A growing, ageing population and the rapid depletion of our traditional energy resources, and the corresponding impact on the environment, are arguably the three biggest drivers of change in today’s global economy. A fourth is urbanisation.
Seven years ago, United Nations figures estimated that the number of people living in cities around the world had for the first time surpassed the number of rural residents. The same report predicted city dwellers would account for 70 per cent of the world’s population by 2050.
With people and businesses clearly seeing strong benefits in being physically close to other people and businesses, this presents significant challenges for those in charge of city planning and infrastructure. Of course, technological advances in areas such as augmented-reality and 3D printing could soon render unnecessary some of our journeys and deliveries. But the smooth movement of growing numbers of people around the world’s already congested global cities won’t be solved by technology alone. It is how we deploy technology that will determine which cities prevail.
Equally, a mind shift is needed among policymakers, industry and the public that focuses more on end-to-end journeys and less on individual modes of transport – on mobility rather than transport. Intelligent Mobility, if you will.
Recent improvements in route planning software that consider multiple transport modes is an example of the first steps being taken towards achieving this, but there is still a long way to go. Part of our remit at the Transport Systems Catapult is to overcome the silo thinking that has typically dogged the transport sector, and encourage collaboration among all transport providers.
Of course, it is easy to dismiss talk about connected journeys and smoothly running transport systems as something that would be “nice to have” by authorities whose efforts are focused on “bigger issues” such as healthcare provision and revenue raising. But Intelligent Mobility is crucial to a city’s wellbeing and prosperity, and will become essential in the years to come. People and businesses function best when they are close to other people and businesses.
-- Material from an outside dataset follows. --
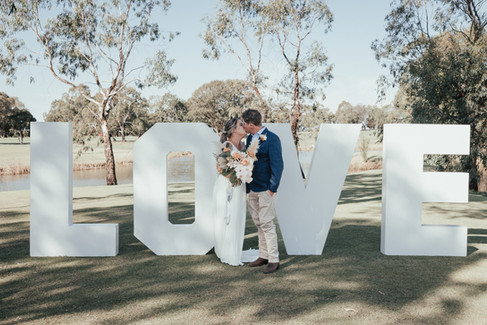 bride and groom kissing in front of large love letters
While connectivity between different cities will continue to be of major importance, the risk of increased congestion within our rapidly growing global cities will ensure that the efficient movement of people and goods inside the city limits is of equal importance.
Research by architect and urban planning consultant Tim Stonor found that the most connected city areas are more successful at attracting retailers and generating high property prices than their less connected counterparts. This demonstrates how cities can improve their citizens’ quality of life by using intelligent systems to improve mobility, rather than resorting to the old (and expensive) approach of simply throwing more infrastructure at the problem. It should offer comfort to transport providers and city authorities to know that more can be achieved with less. Important too that authorities see improved transport systems not just as something that needs funding, but as a long-term revenue source.
A recent study into the business potential of Intelligent Mobility suggests that the global market for this new sector will be worth around £900bn per year in just more than a decade; our vision at the Transport Systems Catapult is to help unlock that commercial potential. How? By bridging the so called “valley of death”, when great ideas are born but fail to achieve commercial reality, often because an SME or research organisation lacks the business knowledge and contacts to turn their invention into a successful product or service.
One example is the LUTZ Pathfinder programme. Managed by the Catapult on behalf of the UK Automotive Council, this project will trial three self-driving pods on the pavements of Milton Keynes, with a focus on “last-mile” journeys. The vehicle’s developer, RDM Group, is an example of how the Catapult’s projects serve as springboards for growth. Since winning the LUTZ contract, RDM has won a major government contract and is being courted by potential clients worldwide.
In another project, a move away from silo thinking has resulted in a data-sharing exercise that is delivering economic, environmental and customer benefits across the UK air transport network. Elsewhere, the Innovation in Rail Franchising initiative looks set to transform the rail travel experience.
Many projects are informed by and feed into the Catapult’s data visualisation programme, which, by deploying and visualising data holds huge potential for Intelligent Mobility. This enhanced use of data is only possible because of the explosion in digital connectivity, and as this paves the way for transport connectivity, the impacts could be significant. Cities that get it right will be amazing places indeed.